Sull'intera somma liquidata per sorte capitale e lucro cessante, tanto
iure hereditatis che iure proprio, decorrono gli interessi legali dal
giorno della pubblicazione della sentenza al saldo ex art. 1282 Le
spese di lite, liquidate come in dispositivo in base al valore
indeterminato della causa come indicato nell'atto di citazione (da
ritenersi di media importanza) e tenendo conto dei relativi parametri
di cui al D.M. 55/14, con applicazione dei valori medi per tutte le fasi
e dei valori massimi per la fase decisionale avendo provveduto alla
redazione delle memorie e repliche due volte in ragione della
rimessione della causa sul ruolo istruttorio per l'integrazione della ctu
come richiesta, seguono la soccombenza e devono pertanto porsi a
carico di parte convenuta e in favore degli attori, con distrazione nei
confronti del loro procuratore costituito, dichiaratosi antistatario.

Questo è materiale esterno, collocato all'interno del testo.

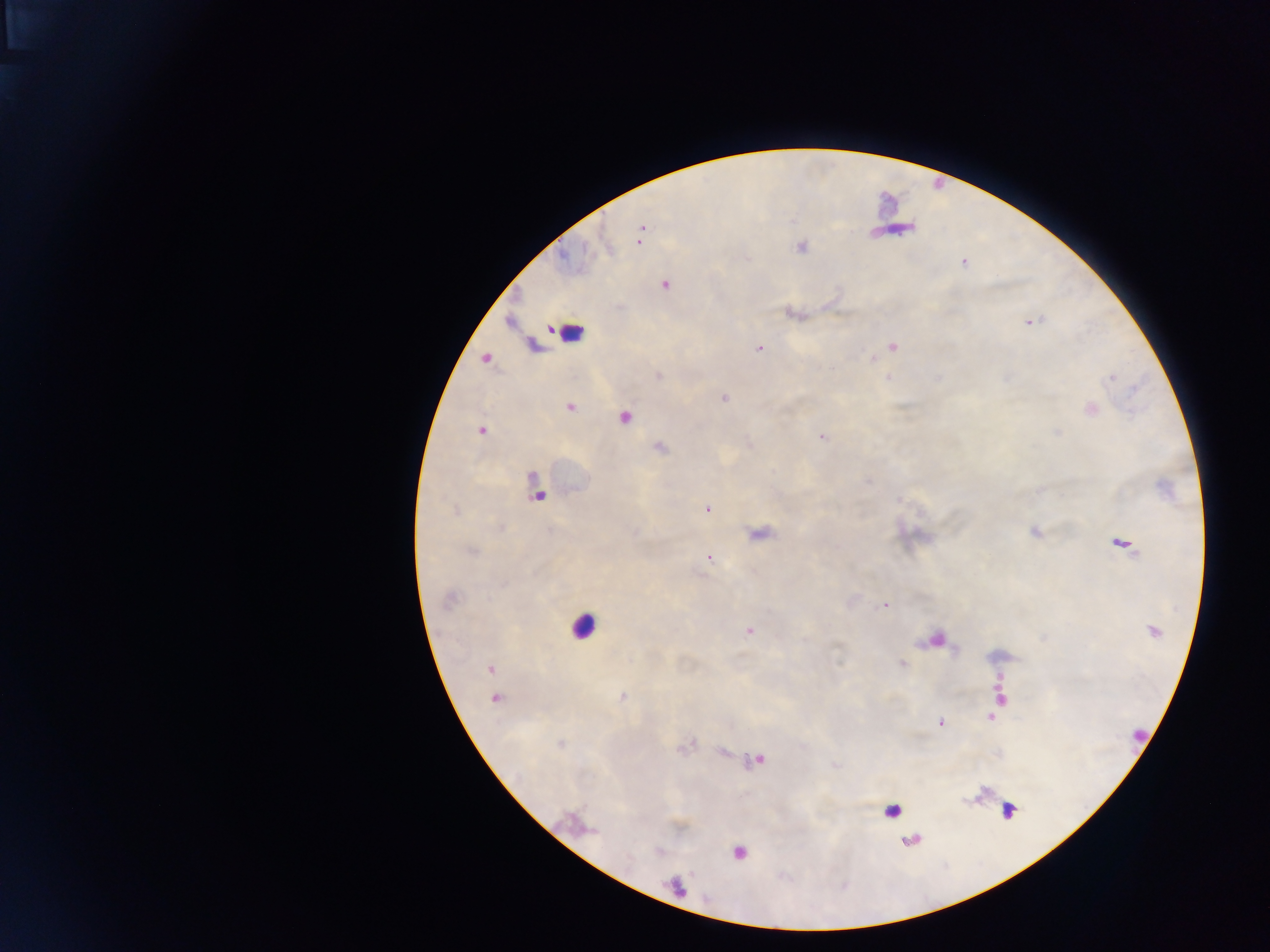

Approximate centers as [x, y] in pixels. Malaria parasite locations: [640, 236], [800, 247], [964, 263], [665, 285], [1030, 322], [892, 346], [760, 349], [658, 376], [1112, 377], [725, 399], [569, 407], [481, 431], [822, 438], [660, 448], [707, 509], [1035, 531], [1124, 544], [472, 552], [709, 557], [450, 599], [885, 605], [749, 631], [1154, 631], [902, 663], [489, 669], [622, 697], [495, 698], [1001, 699], [992, 715], [940, 722], [560, 744], [757, 761], [739, 853]. Leukocyte locations (subset; some below the resolvable size): [568, 333], [624, 422], [583, 626], [1012, 810], [893, 812]. Thick blood smear. Photographed through a microscope with a mobile-phone camera. Image is 1270×952 pixels. Collected in Ghana. One field of view.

Le spese di ctu, già liquidate con separato decreto, sono poste
definitivamente a carico di parte convenuta soccombente.
P.Q.M.
Il Tribunale di Viterbo in composizione monocratica, definitivamente
pronunciando, ogni diversa domanda ed eccezione disattesa, così
provvede: - condanna parte convenuta a pagare agli attori iure
hereditatis la somma complessiva di € 100.000,00, oltre ad interessi
compensativi nei limiti di cui in motivazione ed interessi legali dalla
data di pubblicazione della sentenza al saldo; - condanna parte
convenuta a pagare agli attori iure proprio la somma complessiva di
€ 80.000,00, in favore di ### ed € 40.000,00 in favore di ciascuno
dei figli della de cuius, ### e ### oltre ad interessi compensativi nei
limiti di cui in motivazione ed interessi legali dalla data di
pubblicazione della sentenza al saldo; - pone definitivamente a carico
di parte convenuta le spese di CTU già liquidate con separato
provvedimento; - condanna la convenuta ### di ### in persona del
rappresentante legale pro tempore, a rifondere agli attori le spese di
lite, liquidate, in complessivi € 15.545,00, di cui € 545,00 per spese
esenti ed € 15.000,00 per compensi, comprensivi di aumento ex art.
4, comma 2, D.M. 55/2014, oltre spese forfettarie generali al 15%,
iva e cpa come per legge, e da distrarsi in favore del loro procuratore
costituito, avv. ### dichiaratosi antistatario.